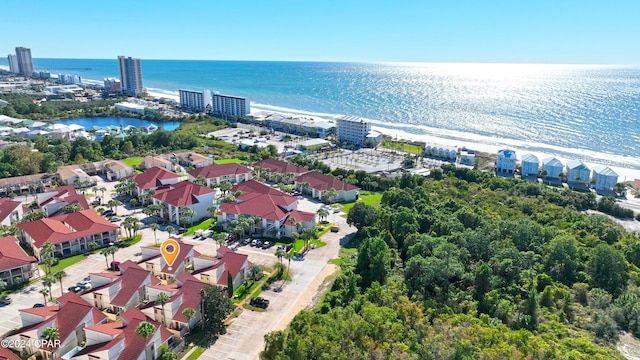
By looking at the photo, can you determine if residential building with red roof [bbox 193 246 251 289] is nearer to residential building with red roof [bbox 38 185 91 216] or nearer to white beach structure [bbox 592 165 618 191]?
residential building with red roof [bbox 38 185 91 216]

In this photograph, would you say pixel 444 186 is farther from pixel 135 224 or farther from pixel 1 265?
pixel 1 265

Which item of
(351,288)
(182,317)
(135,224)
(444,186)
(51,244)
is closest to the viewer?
(182,317)

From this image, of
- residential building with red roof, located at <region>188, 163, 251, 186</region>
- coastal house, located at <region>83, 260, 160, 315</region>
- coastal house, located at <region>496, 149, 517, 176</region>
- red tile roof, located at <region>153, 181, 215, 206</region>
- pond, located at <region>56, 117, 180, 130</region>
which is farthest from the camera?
pond, located at <region>56, 117, 180, 130</region>

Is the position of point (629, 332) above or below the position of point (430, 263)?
below

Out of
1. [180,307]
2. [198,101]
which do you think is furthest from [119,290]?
[198,101]

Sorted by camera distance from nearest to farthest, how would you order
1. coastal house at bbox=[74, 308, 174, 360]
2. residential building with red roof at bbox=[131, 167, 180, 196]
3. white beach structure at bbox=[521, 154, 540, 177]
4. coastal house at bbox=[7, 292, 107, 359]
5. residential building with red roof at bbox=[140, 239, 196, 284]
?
coastal house at bbox=[74, 308, 174, 360] → coastal house at bbox=[7, 292, 107, 359] → residential building with red roof at bbox=[140, 239, 196, 284] → residential building with red roof at bbox=[131, 167, 180, 196] → white beach structure at bbox=[521, 154, 540, 177]

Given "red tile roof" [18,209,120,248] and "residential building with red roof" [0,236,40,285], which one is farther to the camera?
"red tile roof" [18,209,120,248]

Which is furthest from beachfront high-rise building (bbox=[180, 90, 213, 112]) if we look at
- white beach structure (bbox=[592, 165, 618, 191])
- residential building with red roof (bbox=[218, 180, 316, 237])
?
white beach structure (bbox=[592, 165, 618, 191])

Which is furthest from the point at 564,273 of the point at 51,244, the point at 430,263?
the point at 51,244
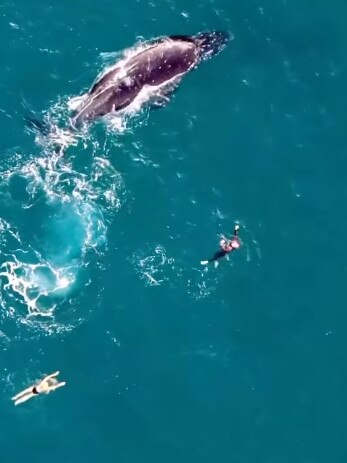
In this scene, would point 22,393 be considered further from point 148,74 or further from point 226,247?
point 148,74

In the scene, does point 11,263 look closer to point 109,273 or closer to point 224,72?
point 109,273

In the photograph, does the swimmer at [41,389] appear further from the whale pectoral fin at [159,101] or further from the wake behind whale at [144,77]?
the whale pectoral fin at [159,101]

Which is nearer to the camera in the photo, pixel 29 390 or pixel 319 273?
pixel 29 390

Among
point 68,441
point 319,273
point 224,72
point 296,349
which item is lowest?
point 68,441

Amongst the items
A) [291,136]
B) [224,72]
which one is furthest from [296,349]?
[224,72]

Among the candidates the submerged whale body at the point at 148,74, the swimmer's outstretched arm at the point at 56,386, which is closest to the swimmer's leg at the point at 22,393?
the swimmer's outstretched arm at the point at 56,386

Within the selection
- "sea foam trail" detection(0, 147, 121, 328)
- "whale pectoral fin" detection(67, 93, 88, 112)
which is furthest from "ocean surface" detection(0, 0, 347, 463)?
"whale pectoral fin" detection(67, 93, 88, 112)

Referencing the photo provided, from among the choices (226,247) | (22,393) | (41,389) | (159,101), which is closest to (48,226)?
(41,389)
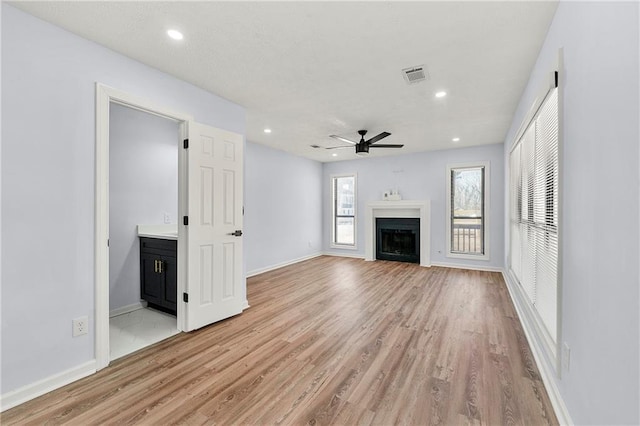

------------------------------

● **REQUIREMENTS**:
Write out the records word for word, starting at the line that contains "In this scene, would" and ending at the end of the records, with both ends included and the pictures left out.

● **WRITTEN REPLY**:
In this scene, would point 22,393 be considered further from point 148,74 or further from point 226,247?
point 148,74

In the scene, does point 11,263 look closer to point 109,273 or closer to point 224,72?
point 109,273

In the photograph, does the swimmer at [41,389] appear further from the whale pectoral fin at [159,101] or further from the wake behind whale at [144,77]?
the whale pectoral fin at [159,101]

Which is nearer to the camera in the photo, pixel 29 390 or pixel 319 273?
pixel 29 390

Among
point 68,441
point 319,273
point 224,72
point 296,349
which item is lowest?
point 68,441

Amongst the items
A) [291,136]
B) [224,72]
which one is furthest from [296,349]?
[224,72]

Among the candidates the submerged whale body at the point at 148,74, the swimmer's outstretched arm at the point at 56,386, which is closest to the swimmer's leg at the point at 22,393?
the swimmer's outstretched arm at the point at 56,386

Within the selection
- "sea foam trail" detection(0, 147, 121, 328)
- "whale pectoral fin" detection(67, 93, 88, 112)
which is furthest from "ocean surface" detection(0, 0, 347, 463)?
"whale pectoral fin" detection(67, 93, 88, 112)

Referencing the photo provided, from among the choices (226,247) | (22,393) | (41,389) | (159,101), which is closest to (48,226)?
(41,389)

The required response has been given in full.